- Problem statement: Can you give back every one of the records below, line for line and unchanged, leaving the pictures out?

+ + + + +

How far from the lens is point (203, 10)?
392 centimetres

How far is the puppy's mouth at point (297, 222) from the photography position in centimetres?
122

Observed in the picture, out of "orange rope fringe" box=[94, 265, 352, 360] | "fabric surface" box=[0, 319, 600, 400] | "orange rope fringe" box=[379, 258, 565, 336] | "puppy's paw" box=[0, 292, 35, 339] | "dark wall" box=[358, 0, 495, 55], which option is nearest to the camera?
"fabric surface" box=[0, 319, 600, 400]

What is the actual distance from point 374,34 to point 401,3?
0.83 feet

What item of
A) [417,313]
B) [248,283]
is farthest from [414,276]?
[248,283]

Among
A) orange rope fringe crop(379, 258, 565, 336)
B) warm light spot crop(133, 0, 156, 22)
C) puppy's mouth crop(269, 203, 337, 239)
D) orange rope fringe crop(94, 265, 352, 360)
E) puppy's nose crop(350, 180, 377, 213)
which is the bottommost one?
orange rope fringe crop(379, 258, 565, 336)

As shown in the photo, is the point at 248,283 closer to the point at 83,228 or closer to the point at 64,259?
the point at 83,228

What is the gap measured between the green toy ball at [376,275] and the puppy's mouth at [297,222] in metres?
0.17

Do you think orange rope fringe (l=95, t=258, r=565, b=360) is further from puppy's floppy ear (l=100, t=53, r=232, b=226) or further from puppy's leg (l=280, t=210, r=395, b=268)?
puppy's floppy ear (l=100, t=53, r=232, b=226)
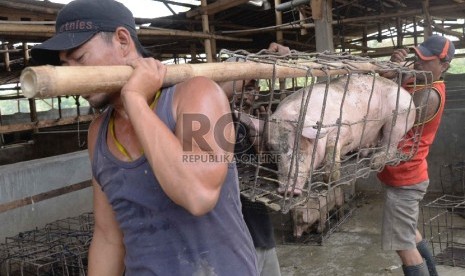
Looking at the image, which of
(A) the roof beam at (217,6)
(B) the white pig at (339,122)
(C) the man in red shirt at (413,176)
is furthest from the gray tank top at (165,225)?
(A) the roof beam at (217,6)

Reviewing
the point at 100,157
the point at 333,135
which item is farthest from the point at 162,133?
the point at 333,135

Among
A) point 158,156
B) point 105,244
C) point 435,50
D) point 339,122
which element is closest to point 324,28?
point 435,50

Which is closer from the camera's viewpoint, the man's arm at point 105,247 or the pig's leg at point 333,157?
the man's arm at point 105,247

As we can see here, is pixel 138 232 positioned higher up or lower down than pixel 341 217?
higher up

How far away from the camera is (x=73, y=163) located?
4.24 meters

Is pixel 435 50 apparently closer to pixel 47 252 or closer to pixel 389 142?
pixel 389 142

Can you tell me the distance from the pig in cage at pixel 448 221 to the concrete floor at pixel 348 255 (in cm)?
12

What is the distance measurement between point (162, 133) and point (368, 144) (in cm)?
193

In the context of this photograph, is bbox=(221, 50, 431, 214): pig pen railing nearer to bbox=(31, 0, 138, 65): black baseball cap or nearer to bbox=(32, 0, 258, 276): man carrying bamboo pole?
bbox=(32, 0, 258, 276): man carrying bamboo pole

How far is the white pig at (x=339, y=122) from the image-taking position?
2273mm

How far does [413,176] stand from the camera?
10.8 ft

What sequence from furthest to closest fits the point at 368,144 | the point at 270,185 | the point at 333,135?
the point at 368,144 < the point at 333,135 < the point at 270,185

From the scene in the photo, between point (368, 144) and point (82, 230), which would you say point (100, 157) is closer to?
point (368, 144)

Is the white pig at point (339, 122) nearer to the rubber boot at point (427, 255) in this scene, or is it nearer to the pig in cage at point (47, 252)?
the rubber boot at point (427, 255)
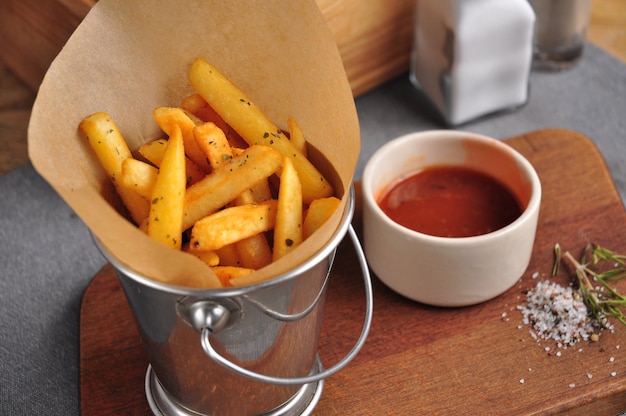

+ + + + +

- Output of the exercise:
How far from the lens is point (203, 10)?
392 centimetres

How far is the puppy's mouth at point (297, 222) from the photography position in centimetres?
122

Observed in the picture, out of "orange rope fringe" box=[94, 265, 352, 360] | "fabric surface" box=[0, 319, 600, 400] | "orange rope fringe" box=[379, 258, 565, 336] | "puppy's paw" box=[0, 292, 35, 339] | "dark wall" box=[358, 0, 495, 55], which option is nearest to the camera?
"fabric surface" box=[0, 319, 600, 400]

What is the actual distance from point 374,34 to point 401,3?
0.83 feet

What item of
A) [417,313]
B) [248,283]
is farthest from [414,276]?
[248,283]

Among
A) orange rope fringe crop(379, 258, 565, 336)
B) warm light spot crop(133, 0, 156, 22)
C) puppy's mouth crop(269, 203, 337, 239)
D) orange rope fringe crop(94, 265, 352, 360)
E) puppy's nose crop(350, 180, 377, 213)
which is the bottommost one?
orange rope fringe crop(379, 258, 565, 336)

As shown in the photo, is the point at 248,283 closer to the point at 83,228 or closer to the point at 64,259?
the point at 83,228

What is the gap measured between the green toy ball at [376,275] and the puppy's mouth at [297,222] in metres?
0.17

Do you think orange rope fringe (l=95, t=258, r=565, b=360) is further from puppy's floppy ear (l=100, t=53, r=232, b=226) or further from puppy's leg (l=280, t=210, r=395, b=268)?
puppy's floppy ear (l=100, t=53, r=232, b=226)
Looking at the image, which of
(A) the roof beam at (217,6)
(B) the white pig at (339,122)
(C) the man in red shirt at (413,176)
is furthest from the gray tank top at (165,225)?
(A) the roof beam at (217,6)

Reviewing
the point at 100,157
the point at 333,135
which item is farthest from the point at 162,133?
the point at 333,135

Among
A) point 158,156
B) point 105,244
C) point 435,50
D) point 339,122
which element is closest to point 324,28?
point 435,50

Which is closer from the camera's viewpoint, the man's arm at point 105,247 or the pig's leg at point 333,157?
the man's arm at point 105,247

As we can see here, is pixel 138 232 positioned higher up or lower down than pixel 341 217?
higher up

How far away from the camera is (x=73, y=163) located?
4.24 meters

Is pixel 435 50 apparently closer to pixel 47 252 or closer to pixel 389 142?
pixel 389 142

Can you tell me the distance from the pig in cage at pixel 448 221 to the concrete floor at pixel 348 255 (in cm)?
12

What is the distance measurement between point (162, 133) and point (368, 144) (in cm)?
193

In the context of this photograph, is bbox=(221, 50, 431, 214): pig pen railing nearer to bbox=(31, 0, 138, 65): black baseball cap or nearer to bbox=(32, 0, 258, 276): man carrying bamboo pole?
bbox=(32, 0, 258, 276): man carrying bamboo pole

How far is the white pig at (x=339, y=122) from the image-taking position?
2273mm

How far does [413,176] stand from the camera?
10.8 ft

What sequence from furthest to closest fits the point at 368,144 | the point at 270,185 | the point at 333,135?
the point at 368,144 < the point at 333,135 < the point at 270,185

From the scene in the photo, between point (368, 144) and point (82, 230), which would you say point (100, 157) is closer to?
point (368, 144)

Is the white pig at point (339, 122) nearer to the rubber boot at point (427, 255) in this scene, or is it nearer to the pig in cage at point (47, 252)?
the rubber boot at point (427, 255)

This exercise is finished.